Treasuries posted their biggest weekly gain in five months as demand for fixed income soared amid a global selloff in equities and concern that inflation will slow.
Ten-year notes also drew support from signs the Federal Reserve will keep interest rates close to zero for longer, and from a decline in oil prices that helped push a gauge of inflation expectations toward its lowest since 2010. Government debt from Australia to Britain also gained this week, driving the average yield on developed-nation bonds to a three-month low.
“It’s money wanting to be put in dollars and Treasuries,” said Charles Comiskey, head of Treasury trading in New York at Bank of Nova Scotia, one of 22 primary dealers that trade with the Fed. “Until the Fed pulls the trigger, the market will have a hard time believing they will raise rates.”
The U.S. 10-year yield fell 16 basis points this week, or 0.16 percentage point, to 2.04 percent as of 4:59 p.m. in New York, according to Bloomberg Bond Trader data. The 2 percent security due in August 2025 rose almost 1 1/2 points in the period, or about $15 per $1,000 face amount, to 99 21/32.
The 30-year bond yield dropped 12 basis points to 2.72 percent.
The extra yield on 10-year Treasury Inflation Protected Securities over similar-maturity conventional notes, a measure of the outlook for consumer prices, touched 1.52 percentage points Friday, approaching the lowest since August 2010. Its five-year average is 2.15 percentage points.
Crude oil posted its eighth straight weekly loss, the longest stretch in almost three decades.
The average yield on developed-nation bonds fell to 1.04 percent Thursday from as high as 2.39 percent in 2011.
Spurring the appetite for bonds, an index of global stocks sank to the lowest since January as China’s unexpected yuan devaluation last week spurred concern the world’s second-largest economy is losing momentum. Kazakhstan, which is dependent on revenue from oil exports, abandoned control of its currency.

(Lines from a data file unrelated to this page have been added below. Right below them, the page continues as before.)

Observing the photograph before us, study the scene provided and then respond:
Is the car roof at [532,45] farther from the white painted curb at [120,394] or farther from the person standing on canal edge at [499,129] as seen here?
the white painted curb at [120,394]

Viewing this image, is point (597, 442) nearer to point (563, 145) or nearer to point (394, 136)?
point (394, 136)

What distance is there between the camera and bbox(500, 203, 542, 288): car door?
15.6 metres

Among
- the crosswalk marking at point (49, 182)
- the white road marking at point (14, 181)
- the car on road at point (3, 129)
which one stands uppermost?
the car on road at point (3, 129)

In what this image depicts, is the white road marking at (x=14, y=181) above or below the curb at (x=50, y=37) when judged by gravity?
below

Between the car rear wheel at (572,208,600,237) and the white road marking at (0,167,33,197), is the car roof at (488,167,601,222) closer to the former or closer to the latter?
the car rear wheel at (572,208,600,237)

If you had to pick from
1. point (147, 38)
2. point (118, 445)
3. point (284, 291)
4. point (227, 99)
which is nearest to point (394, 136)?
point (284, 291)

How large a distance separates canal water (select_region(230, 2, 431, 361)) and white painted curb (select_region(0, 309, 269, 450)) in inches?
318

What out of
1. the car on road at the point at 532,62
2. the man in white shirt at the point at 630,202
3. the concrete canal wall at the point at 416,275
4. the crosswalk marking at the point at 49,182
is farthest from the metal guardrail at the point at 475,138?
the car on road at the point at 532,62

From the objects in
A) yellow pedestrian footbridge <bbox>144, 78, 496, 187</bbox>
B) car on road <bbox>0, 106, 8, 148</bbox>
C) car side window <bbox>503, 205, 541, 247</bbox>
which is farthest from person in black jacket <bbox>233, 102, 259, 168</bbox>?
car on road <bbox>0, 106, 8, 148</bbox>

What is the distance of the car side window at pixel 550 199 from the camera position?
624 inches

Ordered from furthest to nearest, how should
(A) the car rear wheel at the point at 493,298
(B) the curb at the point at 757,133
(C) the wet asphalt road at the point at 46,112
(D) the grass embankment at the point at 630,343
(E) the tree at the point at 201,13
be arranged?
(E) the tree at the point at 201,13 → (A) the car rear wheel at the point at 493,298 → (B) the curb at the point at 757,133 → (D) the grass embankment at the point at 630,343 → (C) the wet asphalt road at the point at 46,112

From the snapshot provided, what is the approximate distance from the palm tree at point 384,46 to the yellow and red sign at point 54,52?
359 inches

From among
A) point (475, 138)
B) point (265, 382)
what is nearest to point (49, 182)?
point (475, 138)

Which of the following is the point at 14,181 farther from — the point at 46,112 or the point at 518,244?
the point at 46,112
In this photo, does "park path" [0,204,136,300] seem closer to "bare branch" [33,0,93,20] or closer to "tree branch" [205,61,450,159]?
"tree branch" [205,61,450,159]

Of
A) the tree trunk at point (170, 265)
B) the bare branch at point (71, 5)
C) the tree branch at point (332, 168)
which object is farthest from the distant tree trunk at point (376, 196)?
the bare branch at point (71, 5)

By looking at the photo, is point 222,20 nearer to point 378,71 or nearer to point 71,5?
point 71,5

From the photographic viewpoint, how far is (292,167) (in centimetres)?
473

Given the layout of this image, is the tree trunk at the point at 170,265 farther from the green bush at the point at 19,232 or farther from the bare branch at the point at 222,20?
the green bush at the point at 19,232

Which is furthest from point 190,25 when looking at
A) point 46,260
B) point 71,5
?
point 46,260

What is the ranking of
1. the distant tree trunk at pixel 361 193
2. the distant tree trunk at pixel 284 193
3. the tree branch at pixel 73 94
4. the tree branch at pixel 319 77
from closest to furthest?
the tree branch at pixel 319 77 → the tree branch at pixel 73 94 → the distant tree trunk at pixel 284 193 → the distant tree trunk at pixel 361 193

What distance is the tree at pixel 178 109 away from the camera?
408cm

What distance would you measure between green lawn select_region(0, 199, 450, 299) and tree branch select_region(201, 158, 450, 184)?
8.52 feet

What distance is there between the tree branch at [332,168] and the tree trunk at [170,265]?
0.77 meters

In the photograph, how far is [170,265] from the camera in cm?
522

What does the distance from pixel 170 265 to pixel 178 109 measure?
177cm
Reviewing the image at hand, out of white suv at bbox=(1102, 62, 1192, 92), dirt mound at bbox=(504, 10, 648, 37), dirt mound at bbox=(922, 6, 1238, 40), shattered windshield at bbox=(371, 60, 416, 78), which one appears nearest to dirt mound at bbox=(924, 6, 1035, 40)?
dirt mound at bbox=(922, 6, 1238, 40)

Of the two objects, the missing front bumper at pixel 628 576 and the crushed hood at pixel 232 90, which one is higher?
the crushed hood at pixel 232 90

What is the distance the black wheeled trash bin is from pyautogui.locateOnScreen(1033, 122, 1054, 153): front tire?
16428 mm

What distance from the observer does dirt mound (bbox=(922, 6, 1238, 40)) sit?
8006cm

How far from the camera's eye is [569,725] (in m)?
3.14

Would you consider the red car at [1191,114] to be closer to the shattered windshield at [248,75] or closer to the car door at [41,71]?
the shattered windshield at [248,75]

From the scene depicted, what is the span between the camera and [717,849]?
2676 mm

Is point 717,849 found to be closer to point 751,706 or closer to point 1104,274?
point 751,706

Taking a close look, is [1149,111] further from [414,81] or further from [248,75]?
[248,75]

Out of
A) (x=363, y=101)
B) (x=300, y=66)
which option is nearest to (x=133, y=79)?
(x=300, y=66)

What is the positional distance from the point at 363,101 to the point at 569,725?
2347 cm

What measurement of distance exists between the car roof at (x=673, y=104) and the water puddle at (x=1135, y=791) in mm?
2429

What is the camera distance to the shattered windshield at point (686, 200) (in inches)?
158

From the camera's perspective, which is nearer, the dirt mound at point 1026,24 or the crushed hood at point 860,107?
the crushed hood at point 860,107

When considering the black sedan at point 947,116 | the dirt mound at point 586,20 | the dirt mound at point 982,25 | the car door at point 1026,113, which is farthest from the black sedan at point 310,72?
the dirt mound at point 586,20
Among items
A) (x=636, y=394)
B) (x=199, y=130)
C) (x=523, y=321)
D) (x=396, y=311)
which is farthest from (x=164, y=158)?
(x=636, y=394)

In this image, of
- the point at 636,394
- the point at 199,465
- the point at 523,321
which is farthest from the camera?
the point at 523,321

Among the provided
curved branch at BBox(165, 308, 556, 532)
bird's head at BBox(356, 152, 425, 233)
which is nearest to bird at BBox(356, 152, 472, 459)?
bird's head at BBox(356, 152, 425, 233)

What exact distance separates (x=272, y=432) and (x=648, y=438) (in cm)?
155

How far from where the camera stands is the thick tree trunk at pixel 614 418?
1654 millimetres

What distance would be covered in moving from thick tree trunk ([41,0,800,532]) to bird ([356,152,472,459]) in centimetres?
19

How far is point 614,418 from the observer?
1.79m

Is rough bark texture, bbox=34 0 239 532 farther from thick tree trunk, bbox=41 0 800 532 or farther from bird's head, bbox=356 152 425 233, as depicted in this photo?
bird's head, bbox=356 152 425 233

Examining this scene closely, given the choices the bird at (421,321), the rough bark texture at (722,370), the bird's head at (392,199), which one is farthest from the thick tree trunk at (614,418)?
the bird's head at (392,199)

“The market is understandably cutting back on bets that rates will rise as early as next month,” said Jussi Hiljanen, head of fixed-income strategy at SEB AB in Stockholm.
Futures show that traders see a 32 percent chance the Fed will raise interest rates at its September meeting, down from a 48 percent probability at the end of last week. The gauge is based on the assumption that the effective fed funds rate will average 0.375 percent after the first increase.